For the records below, output word for word the lines from the one with "Michael Job College" up to and including the one with "Трамп поставил США на грань холодной войны с Россией Трамп". No pictures.

* Provided data *
● ● ● ● ●

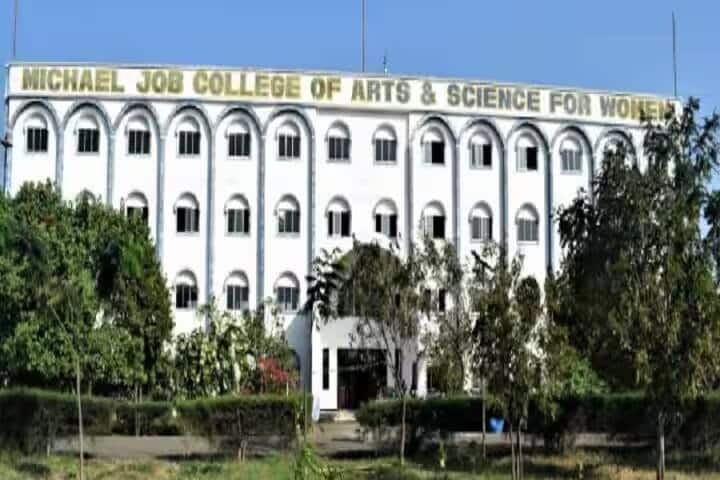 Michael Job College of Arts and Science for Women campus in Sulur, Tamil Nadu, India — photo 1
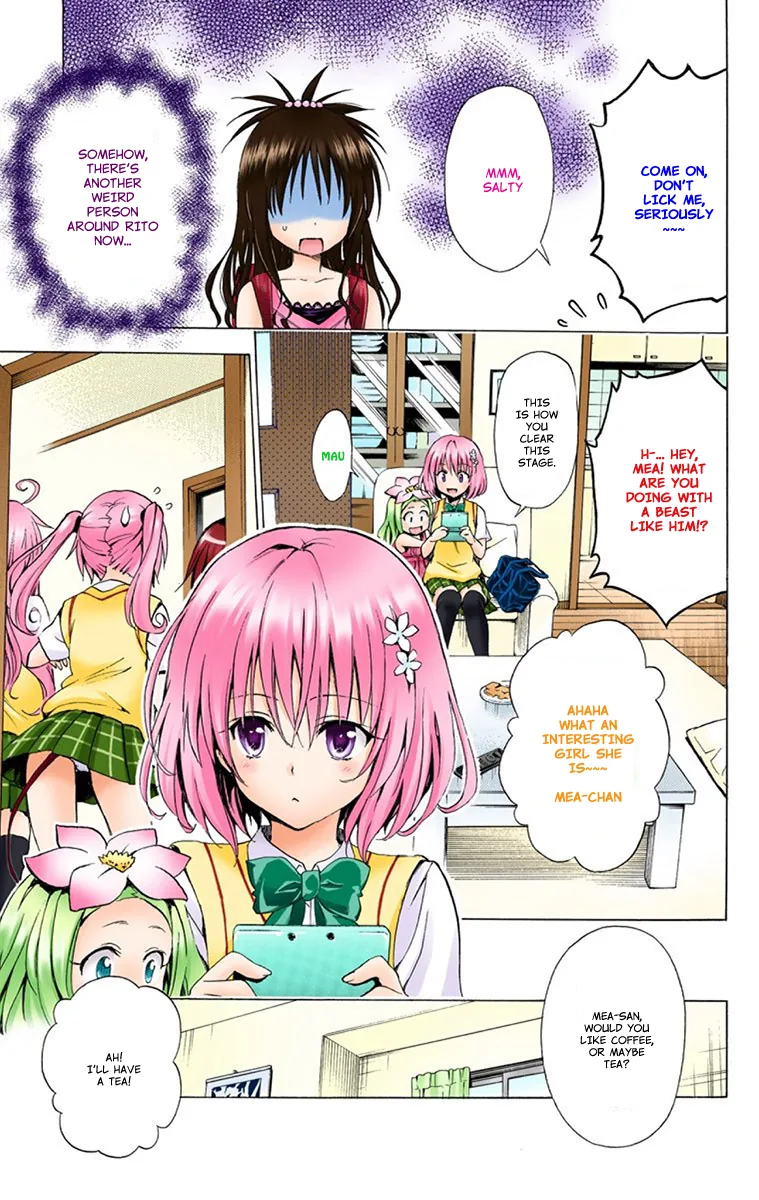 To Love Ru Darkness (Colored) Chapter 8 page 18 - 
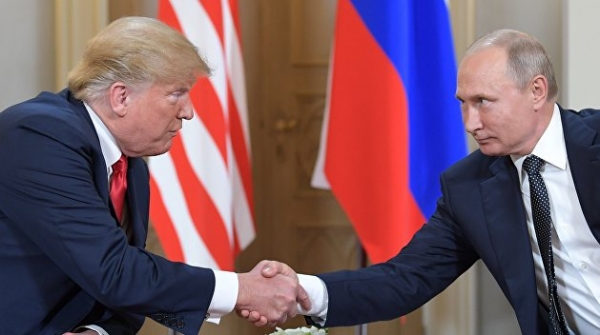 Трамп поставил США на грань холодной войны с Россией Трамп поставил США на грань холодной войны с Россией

● ● ● ● ●

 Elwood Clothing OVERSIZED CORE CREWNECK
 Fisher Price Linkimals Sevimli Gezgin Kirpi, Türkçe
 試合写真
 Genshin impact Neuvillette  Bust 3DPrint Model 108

● ● ● ● ●

* Response for this exercise *
 Michael Job College of Arts and Science for Women campus in Sulur, Tamil Nadu, India — photo 1
 To Love Ru Darkness (Colored) Chapter 8 page 18 - 
 Трамп поставил США на грань холодной войны с Россией Трамп поставил США на грань холодной войны с Россией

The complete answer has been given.